2 indépendants français et 1 espagnole arrivent. Coup de bol ! On discute alors les prix. On le fait baisser monstrueusement :   Yaxchilan est à nous !

Le rio Usumacinta qui sépare le Guatemala du Mexique est marron, peut être pour ne pas voir les bestioles qui s´y cachent dedans. Il y a moins de 10 ans, des chercheurs y ont découvert une espèce de poisson unique. Quelques singes hurleurs se jettent dans les arbres du dessus du Rio. Le spectacle commence. Il faut bien une demi heure de lancha pour atteindre les ruines mystérieuses.

Les mystiques ruines de Yaxchilan. On rentre dans un temple, noir de nuit, bien préservé, d’autres ont gardé leurs sculptures quasi intactes (et leur couleurs). Sous les cris des singes hurleurs qui se lancent au-dessus de nos têtes, on grimpe jusqu´à l ´édificio 41 pour savourer des yeux la verdure du Guatemala.

« Le trafic de drogue et le passage d´immigrés illégaux sont chose courante dans cette région frontalière. Par ailleurs, la Carretera Fronteriza entoure plus ou moins la principale zone acquise aux rebelles zapatistes. Ne vous étonnez donc pas de rencontrer de nombreux postes militaires le long de cette route. »(LP, 2008, p.695)

En revenant sur le Rio, on penche entre les deux bords, Guatemala ou Mexique ?

   – T´imagine, aller au Guatemala sans guide, sans livre, on ne sait rien sur le pays !?

– C´est chaud. Il y a plein de choses qui nous attendent au Mexique.

– Si c´est les emmerdes qui nous attendent comme ce matin, non merci.

– Mais c´est le meilleur qui nous attend! Et on ne connait rien sur le Guate !

– Le meilleur c´est maintenant, c´est le moment présent.

– Oui et maintenant on décide !

– Alors décidons !

– Regarde, on peut aller a Lacanja Chansayab puis à Bonampak, et puis après pourquoi pas aller au Guatemala en se renseignant bien , ou sinon on continue à descendre au fond du Mexique.

– Lacanja, Bonampak!? On vient de faire Yaxchilan et Naha, c´était unique ! On va pas refaire un truc, et en plus en moins bien….?
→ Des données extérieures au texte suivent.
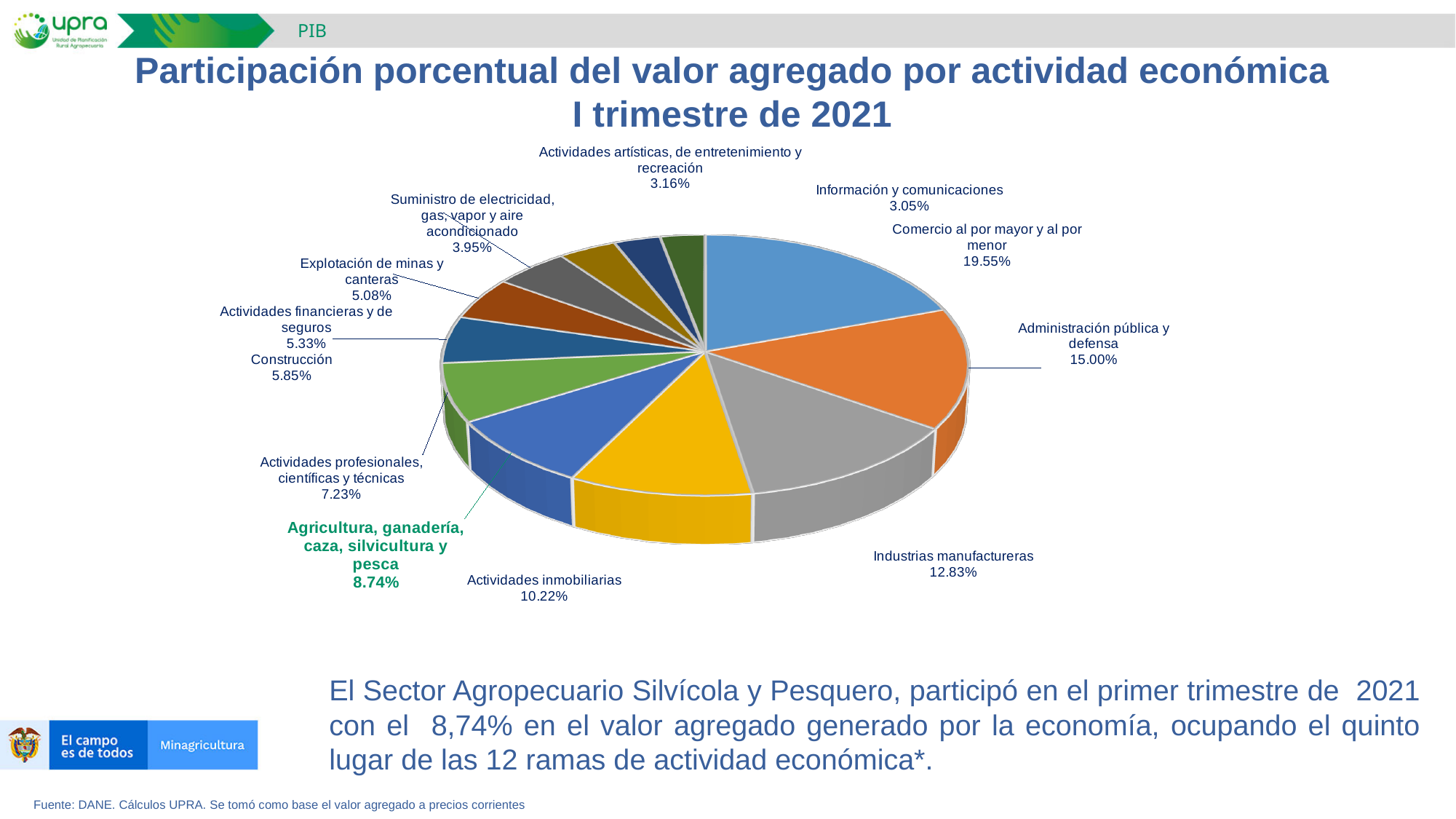
What is the title of the chart on the slide? Participación porcentual del valor agregado por actividad económica I trimestre de 2021 What is the percentage share for Agricultura, ganadería, caza, silvicultura y pesca? 8.74% What kind of chart is shown on the slide? Pie chart Which has a larger share: Construcción or Actividades financieras y de seguros? Construcción What is the percentage share for Comercio al por mayor y al por menor? 19.55% What is the percentage share for Industrias manufactureras? 12.83% How many economic activities (slices) does the pie chart show? 12 What is the percentage share for Suministro de electricidad, gas, vapor y aire acondicionado? 3.95% What is the difference in percentage points between Agricultura, ganadería, caza, silvicultura y pesca and Actividades profesionales, científicas y técnicas? 1.51 What is the difference in percentage points between Comercio al por mayor y al por menor and Administración pública y defensa? 4.55 Which economic activity has the smallest share in the pie chart? Información y comunicaciones Which economic activity has the largest share in the pie chart? Comercio al por mayor y al por menor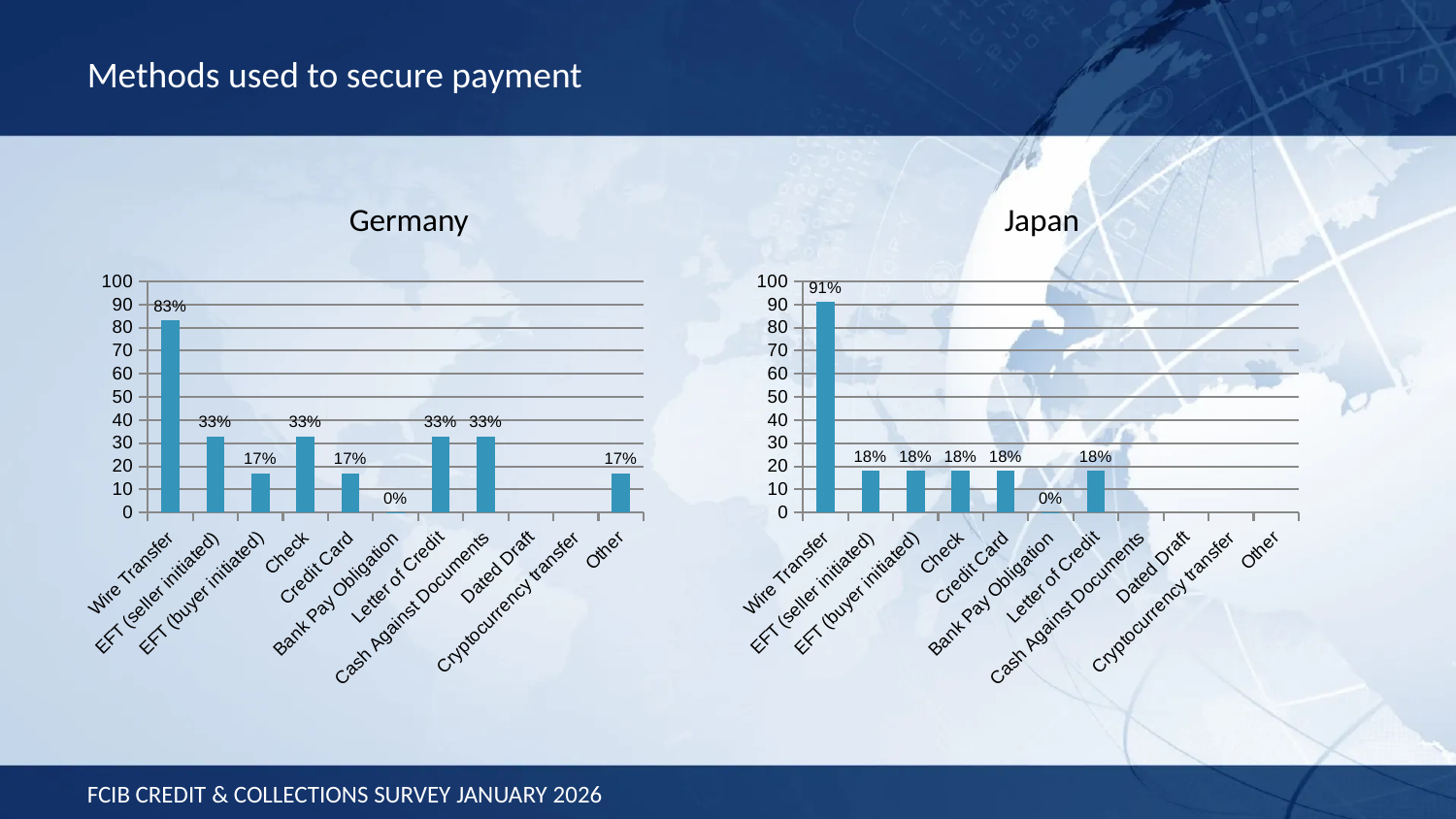
Which chart shows a higher value for Wire Transfer, Germany or Japan? Japan In the Japan chart, which method has the highest value? Wire Transfer What kind of chart is the Japan chart? Bar chart In the Germany chart, which is larger, EFT (seller initiated) or EFT (buyer initiated)? EFT (seller initiated) In the Germany chart, which method has the highest value? Wire Transfer In the Germany chart, what percentage is shown for Bank Pay Obligation? 0% In the Germany chart, what is the difference between the Wire Transfer value and the Check value? 50 percentage points In the Japan chart, what percentage is shown for Credit Card? 18% How many categories are listed on the x axis of the Germany chart? 11 In the Japan chart, what percentage is shown for Letter of Credit? 18% In the Japan chart, what percentage is shown for Wire Transfer? 91% In the Germany chart, what percentage is shown for Wire Transfer? 83%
– Donnons une chance, ca va etre bien !

– Grrrrrrrrrrrrr…..

On donne la chance.

Mexique, on est là !!!!

A l´embarcadère, on s´approche d´un bus. Ok, il reste ici lui, il ne nous amèra pas bien loin. Mais on veut juste faire 15 bornes! La solution qu´on aime pas, le taxi. Le type, sur de lui, nous sort : « 350 pesos ! » Merci mais pour 15 kilomètres c´est du foutage de gueule ca. Oui mais l´essence ca coute cher, et ici c´est dangereux très dangereux, il nous dit.
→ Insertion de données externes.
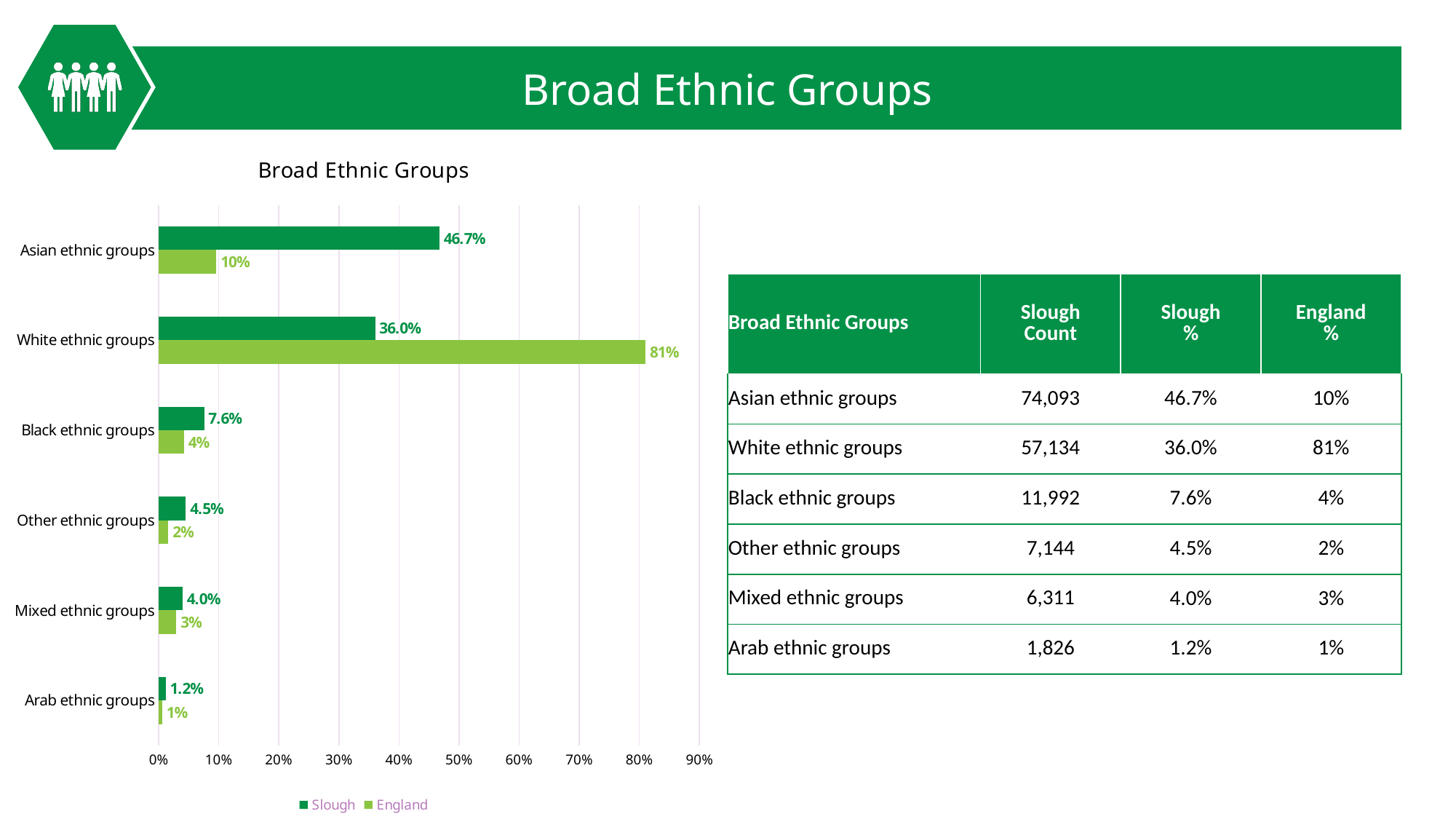
Which category has the lowest England value? Arab ethnic groups How many categories are shown on the chart? 6 How many series does the legend list? 2 Which category has the highest Slough value? Asian ethnic groups Which is larger for Other ethnic groups, the Slough value or the England value? Slough What is the Slough value for Asian ethnic groups? 46.7% What is the difference between the England and Slough values for White ethnic groups? 45.0% What is the England value for White ethnic groups? 81% Is the Slough value for White ethnic groups greater or less than 40%? less What is the England value for Mixed ethnic groups? 3% What is the Slough value for Black ethnic groups? 7.6% What kind of chart is shown? bar chart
Pourquoi est-ce si dangereux ? Le trafic est si important que ca ? Et comment gèrent ils autant d´argent en étant si surs d´eux, on a jamais vu ca! Ils ont tous des billets plein les mains ! C´est la première fois qu´on en voit de 1000 pesos ici !!!

Ok, il y a des bus qui vont a Lacanja, ou sur la carrtera fronteriza ? Amène nous y stp ! 20 pesos pour y aller. On fait quelques kilomètres, et on lui demande de bien rester. On rentre, grand sourire au patron, on regarde les horaires. Parfait! « Bon chef on va prendre deux billets de bus pour la carretera. »  » Aujourd´hui il n´y a pas de bus ! » PUTAIN ! On est dans un piège ! Où aller ? Où dormir ? Il va faire nuit. Et le taxi s´est barré !

Et là, en un regard, Gaela et moi avons toutes les certitudes du monde. On a LA réponse. Toutes les réponses à nos questions arrivent d´un coup, après avoir claqué la porte du terminal de bus. Notre chemin , c´est le Guatemala désormais. Et demain, on va traverser le Rio Usumacinta pour arriver sur la terre promise. Comme quoi toutes les expériences sont bonnes à prendre, et à écouter pour trouver nos réponses. L´intuition féminine aussi, très important. Mais comment comprendre ca si ce n´est expérimenter. En attendant, le taxi s´est barré, le patron de la compagnie de bus rouvre la porte:   

            « Je vous appelle un taxi ? « 

            « NOOOON » on répond en repartant sur le chemin boueux.

On revoit les deux aventuriers francais: « N´écoutez pas ce qu´ils vous disent a l embarcadere, ce n´est pas la peine de passer par Bethel, ils vous font payer 300 pesos. On peut traverser le Rio pour 10 pesos puis prendre un bus pour Flores direct. » Rooo la feinte ! Tout s´éclaircit là. Je regarde Galoo, elle me regarde d´un air malicieux. One point !

A l´embarcadère, on retrouve notre capitaine de la journée, assis dans sa barque étroite :

              « Demain, 5h, on traverse le Rio avec ta lancha »

CHIAPAS, à suivre. En attendant, c’est le GUATEMALA.